# [EXERCISE GOAL]
Please print every record below exactly as it appears.

# [RECORDS FOR THE EXERCISE]
- - -
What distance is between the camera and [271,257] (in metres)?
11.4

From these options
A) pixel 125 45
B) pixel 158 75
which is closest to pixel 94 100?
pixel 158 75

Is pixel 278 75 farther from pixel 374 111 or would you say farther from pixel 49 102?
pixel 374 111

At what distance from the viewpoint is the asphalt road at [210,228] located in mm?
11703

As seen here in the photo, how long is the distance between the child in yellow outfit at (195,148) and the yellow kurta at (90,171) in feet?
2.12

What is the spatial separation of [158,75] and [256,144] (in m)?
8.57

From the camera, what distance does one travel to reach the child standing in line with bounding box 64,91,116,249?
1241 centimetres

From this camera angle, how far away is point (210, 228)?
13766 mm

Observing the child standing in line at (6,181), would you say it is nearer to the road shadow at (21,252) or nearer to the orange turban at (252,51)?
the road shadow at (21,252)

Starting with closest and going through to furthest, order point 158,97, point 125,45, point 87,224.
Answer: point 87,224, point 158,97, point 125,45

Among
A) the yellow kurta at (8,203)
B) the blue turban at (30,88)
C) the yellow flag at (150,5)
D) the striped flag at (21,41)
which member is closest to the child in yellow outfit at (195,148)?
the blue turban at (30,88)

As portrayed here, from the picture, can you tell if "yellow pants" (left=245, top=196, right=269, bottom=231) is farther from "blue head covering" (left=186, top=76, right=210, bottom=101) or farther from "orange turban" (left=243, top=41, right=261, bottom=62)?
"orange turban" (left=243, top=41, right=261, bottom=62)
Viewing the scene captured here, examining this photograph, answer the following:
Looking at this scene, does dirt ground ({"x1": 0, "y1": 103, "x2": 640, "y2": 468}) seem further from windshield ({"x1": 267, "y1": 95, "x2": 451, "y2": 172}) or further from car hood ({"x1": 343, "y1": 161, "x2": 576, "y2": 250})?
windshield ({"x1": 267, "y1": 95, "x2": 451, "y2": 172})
- - -
# [CORRECT OUTPUT]
What distance is between the camera and [271,257] (in metres)?
11.4

From these options
A) pixel 125 45
B) pixel 158 75
which is closest to pixel 94 100?
pixel 158 75

Is pixel 278 75 farther from pixel 374 111 or would you say farther from pixel 49 102?
pixel 374 111

At what distance from the viewpoint is the asphalt road at [210,228] located in mm?
11703

As seen here in the photo, how long is the distance between the child in yellow outfit at (195,148) and the yellow kurta at (90,171) in feet?
2.12

What is the spatial separation of [158,75] and [256,144] (in m)?
8.57

From the camera, what distance does one travel to reach the child standing in line with bounding box 64,91,116,249?
1241 centimetres

From this camera angle, how far away is point (210, 228)?
13766 mm

Observing the child standing in line at (6,181), would you say it is nearer to the road shadow at (21,252) or nearer to the orange turban at (252,51)?
the road shadow at (21,252)

Starting with closest and going through to furthest, order point 158,97, point 125,45, point 87,224.
Answer: point 87,224, point 158,97, point 125,45

Among
A) the yellow kurta at (8,203)
B) the blue turban at (30,88)
C) the yellow flag at (150,5)
D) the striped flag at (21,41)
which member is closest to the child in yellow outfit at (195,148)?
the blue turban at (30,88)

As portrayed here, from the picture, can you tell if "yellow pants" (left=245, top=196, right=269, bottom=231) is farther from "blue head covering" (left=186, top=76, right=210, bottom=101) or farther from "orange turban" (left=243, top=41, right=261, bottom=62)?
"orange turban" (left=243, top=41, right=261, bottom=62)
Viewing the scene captured here, examining this photograph, answer the following:
Looking at this scene, does dirt ground ({"x1": 0, "y1": 103, "x2": 640, "y2": 468}) seem further from windshield ({"x1": 267, "y1": 95, "x2": 451, "y2": 172}) or further from car hood ({"x1": 343, "y1": 161, "x2": 576, "y2": 250})?
windshield ({"x1": 267, "y1": 95, "x2": 451, "y2": 172})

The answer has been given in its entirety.